Goal:
Pick out every line in the listing below that contains the string "seen" and copy each one. Matching is case-sensitive.

━━━━━━━━

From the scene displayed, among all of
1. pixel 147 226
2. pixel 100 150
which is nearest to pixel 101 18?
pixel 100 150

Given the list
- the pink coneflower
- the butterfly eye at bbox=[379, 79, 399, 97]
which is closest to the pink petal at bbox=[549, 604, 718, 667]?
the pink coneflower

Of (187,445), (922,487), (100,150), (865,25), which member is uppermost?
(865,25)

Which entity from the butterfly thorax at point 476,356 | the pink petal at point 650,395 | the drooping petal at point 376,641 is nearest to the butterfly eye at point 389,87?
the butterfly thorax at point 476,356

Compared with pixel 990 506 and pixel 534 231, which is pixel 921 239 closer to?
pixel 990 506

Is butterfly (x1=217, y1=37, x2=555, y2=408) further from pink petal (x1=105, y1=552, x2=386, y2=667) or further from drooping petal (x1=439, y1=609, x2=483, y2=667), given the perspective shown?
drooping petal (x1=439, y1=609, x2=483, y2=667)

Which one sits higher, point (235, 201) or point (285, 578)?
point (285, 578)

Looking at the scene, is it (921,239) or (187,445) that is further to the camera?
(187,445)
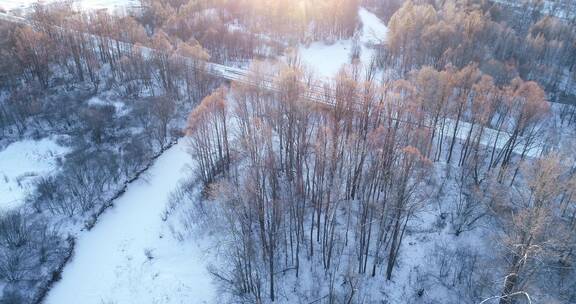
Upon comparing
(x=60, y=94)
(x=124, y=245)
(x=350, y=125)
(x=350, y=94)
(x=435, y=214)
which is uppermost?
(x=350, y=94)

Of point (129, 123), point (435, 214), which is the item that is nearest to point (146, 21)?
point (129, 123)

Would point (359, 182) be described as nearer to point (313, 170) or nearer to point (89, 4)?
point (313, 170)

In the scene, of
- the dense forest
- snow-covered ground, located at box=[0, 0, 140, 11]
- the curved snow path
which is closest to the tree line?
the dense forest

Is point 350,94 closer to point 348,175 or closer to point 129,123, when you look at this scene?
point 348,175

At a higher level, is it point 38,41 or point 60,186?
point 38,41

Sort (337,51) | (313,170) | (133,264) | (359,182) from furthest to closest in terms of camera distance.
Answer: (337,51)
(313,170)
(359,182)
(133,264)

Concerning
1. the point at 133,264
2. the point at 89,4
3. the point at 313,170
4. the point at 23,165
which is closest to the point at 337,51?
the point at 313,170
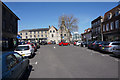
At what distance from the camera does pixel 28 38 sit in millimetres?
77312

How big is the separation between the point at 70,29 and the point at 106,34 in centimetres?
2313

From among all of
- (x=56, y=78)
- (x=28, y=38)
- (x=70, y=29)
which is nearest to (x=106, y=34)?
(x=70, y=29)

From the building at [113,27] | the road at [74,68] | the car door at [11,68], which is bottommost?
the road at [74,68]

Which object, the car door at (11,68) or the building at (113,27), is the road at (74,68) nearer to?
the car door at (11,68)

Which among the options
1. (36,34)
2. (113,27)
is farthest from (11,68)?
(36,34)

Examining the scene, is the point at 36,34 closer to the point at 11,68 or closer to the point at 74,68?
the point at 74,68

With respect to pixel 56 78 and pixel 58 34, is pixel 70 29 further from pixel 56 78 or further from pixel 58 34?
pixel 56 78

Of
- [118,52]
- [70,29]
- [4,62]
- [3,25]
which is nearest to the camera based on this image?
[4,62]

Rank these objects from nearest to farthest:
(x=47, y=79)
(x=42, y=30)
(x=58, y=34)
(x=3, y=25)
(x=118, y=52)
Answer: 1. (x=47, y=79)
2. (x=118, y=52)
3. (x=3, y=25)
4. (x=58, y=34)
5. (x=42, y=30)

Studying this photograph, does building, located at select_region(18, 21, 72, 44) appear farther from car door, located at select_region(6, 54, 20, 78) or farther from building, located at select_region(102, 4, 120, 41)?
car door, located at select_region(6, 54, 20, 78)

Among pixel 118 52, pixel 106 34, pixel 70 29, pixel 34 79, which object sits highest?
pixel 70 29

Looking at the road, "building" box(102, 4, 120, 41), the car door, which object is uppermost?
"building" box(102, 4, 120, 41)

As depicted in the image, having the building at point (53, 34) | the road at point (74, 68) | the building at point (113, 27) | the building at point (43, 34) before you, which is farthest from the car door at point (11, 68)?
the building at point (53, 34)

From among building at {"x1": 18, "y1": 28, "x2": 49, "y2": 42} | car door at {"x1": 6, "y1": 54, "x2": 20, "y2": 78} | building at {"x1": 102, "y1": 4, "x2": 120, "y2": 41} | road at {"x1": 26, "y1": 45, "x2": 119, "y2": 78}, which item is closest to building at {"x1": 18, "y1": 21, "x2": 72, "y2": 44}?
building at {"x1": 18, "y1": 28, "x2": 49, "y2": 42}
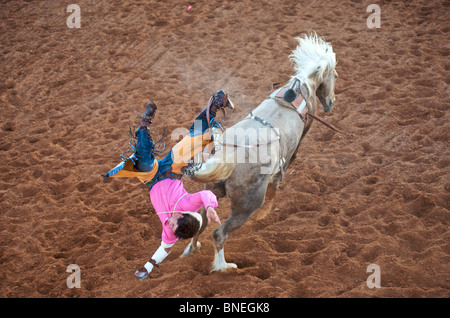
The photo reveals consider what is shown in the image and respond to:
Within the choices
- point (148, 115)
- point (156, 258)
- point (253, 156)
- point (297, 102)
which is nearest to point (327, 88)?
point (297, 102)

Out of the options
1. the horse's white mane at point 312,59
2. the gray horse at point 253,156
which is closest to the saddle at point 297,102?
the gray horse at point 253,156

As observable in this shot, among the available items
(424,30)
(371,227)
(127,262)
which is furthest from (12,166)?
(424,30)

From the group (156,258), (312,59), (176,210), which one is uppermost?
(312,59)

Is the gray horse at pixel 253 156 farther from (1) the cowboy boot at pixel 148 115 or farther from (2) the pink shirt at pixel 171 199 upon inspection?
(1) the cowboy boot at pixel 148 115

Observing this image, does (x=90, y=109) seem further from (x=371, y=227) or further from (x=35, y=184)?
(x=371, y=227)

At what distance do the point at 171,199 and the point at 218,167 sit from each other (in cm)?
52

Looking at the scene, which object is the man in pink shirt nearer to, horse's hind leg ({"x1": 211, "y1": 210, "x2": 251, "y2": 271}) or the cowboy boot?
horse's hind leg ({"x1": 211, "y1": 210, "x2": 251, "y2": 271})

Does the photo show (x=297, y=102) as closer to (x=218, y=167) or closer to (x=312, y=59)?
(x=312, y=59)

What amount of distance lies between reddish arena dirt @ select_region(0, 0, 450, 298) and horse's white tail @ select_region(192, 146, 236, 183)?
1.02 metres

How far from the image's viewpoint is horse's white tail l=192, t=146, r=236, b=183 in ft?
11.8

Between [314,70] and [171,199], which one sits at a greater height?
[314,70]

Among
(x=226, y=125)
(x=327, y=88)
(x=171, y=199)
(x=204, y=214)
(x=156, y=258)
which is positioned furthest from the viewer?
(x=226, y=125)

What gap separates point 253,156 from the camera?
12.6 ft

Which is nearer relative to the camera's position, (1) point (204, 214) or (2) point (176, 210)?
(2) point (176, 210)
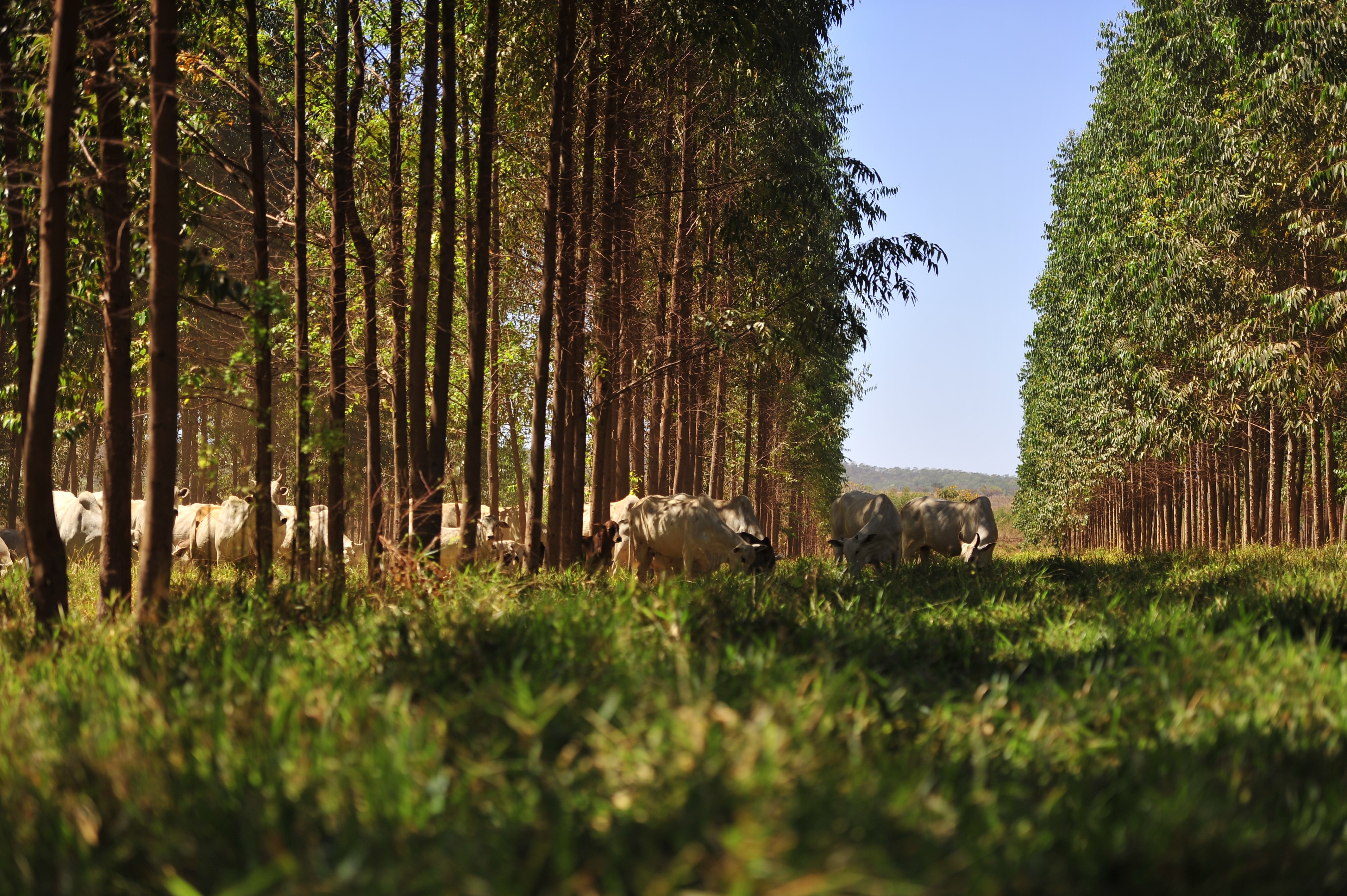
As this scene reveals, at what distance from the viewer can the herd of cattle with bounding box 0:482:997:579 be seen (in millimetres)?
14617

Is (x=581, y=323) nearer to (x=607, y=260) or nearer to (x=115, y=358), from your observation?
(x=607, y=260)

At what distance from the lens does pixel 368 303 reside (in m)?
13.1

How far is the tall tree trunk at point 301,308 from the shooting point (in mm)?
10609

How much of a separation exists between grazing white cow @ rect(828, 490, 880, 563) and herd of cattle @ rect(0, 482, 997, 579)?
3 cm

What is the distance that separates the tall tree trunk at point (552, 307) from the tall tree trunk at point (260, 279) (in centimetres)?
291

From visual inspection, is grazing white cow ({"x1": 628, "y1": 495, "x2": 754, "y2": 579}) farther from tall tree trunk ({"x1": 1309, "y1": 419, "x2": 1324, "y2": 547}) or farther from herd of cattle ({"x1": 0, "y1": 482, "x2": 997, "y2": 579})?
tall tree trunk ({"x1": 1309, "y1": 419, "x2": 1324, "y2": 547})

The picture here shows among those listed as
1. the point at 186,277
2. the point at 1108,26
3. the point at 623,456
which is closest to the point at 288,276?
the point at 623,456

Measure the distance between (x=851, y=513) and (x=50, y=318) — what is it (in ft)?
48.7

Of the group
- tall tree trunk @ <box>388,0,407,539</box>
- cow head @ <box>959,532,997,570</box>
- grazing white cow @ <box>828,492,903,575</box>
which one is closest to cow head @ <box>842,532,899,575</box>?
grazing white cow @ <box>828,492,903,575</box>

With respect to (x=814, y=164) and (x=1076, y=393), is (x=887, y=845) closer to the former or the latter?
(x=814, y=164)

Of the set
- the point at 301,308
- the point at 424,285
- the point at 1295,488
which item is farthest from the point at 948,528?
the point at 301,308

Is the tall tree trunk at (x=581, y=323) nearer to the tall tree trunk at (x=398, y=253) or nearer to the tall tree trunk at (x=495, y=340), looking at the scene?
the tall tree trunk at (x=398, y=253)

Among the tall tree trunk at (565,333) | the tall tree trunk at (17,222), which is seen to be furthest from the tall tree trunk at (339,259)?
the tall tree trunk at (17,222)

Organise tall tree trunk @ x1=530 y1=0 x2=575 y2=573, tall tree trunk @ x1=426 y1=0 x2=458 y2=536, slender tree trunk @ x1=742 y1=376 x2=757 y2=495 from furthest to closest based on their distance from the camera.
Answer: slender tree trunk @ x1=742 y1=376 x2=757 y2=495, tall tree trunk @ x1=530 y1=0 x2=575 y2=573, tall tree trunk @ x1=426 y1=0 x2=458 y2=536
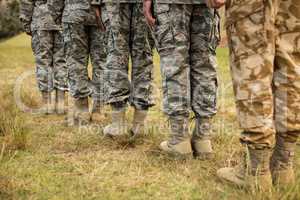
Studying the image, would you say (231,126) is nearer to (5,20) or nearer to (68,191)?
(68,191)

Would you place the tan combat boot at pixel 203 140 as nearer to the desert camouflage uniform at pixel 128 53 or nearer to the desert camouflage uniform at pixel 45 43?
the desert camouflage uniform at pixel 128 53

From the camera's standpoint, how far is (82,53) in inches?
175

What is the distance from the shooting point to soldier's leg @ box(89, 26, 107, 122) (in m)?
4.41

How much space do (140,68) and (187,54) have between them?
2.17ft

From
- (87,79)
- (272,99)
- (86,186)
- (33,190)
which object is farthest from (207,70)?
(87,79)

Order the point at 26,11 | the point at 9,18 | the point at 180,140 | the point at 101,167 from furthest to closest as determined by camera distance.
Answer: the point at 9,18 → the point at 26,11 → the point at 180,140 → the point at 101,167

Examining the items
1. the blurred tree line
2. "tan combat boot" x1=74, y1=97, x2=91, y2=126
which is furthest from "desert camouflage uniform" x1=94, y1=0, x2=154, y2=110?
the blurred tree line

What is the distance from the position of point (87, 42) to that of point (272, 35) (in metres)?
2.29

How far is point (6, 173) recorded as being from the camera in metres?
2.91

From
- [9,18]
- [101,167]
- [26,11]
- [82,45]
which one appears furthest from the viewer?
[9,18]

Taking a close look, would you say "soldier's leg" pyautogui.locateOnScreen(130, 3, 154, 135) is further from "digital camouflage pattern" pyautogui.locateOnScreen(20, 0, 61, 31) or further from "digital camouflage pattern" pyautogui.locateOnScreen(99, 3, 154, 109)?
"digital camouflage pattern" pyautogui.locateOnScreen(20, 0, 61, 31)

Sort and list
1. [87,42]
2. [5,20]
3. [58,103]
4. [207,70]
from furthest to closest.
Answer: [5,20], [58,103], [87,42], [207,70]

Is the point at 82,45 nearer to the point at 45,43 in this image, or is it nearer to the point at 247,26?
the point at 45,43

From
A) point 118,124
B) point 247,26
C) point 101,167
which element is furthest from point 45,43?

━━━━━━━━

Completed exercise:
As this scene reveals, at what distance from the viewer can the herd of cattle with bounding box 0:482:997:579 be seen (in millimetres)?
Among the tall tree trunk at (565,333) | the tall tree trunk at (17,222), which is seen to be furthest from the tall tree trunk at (339,259)?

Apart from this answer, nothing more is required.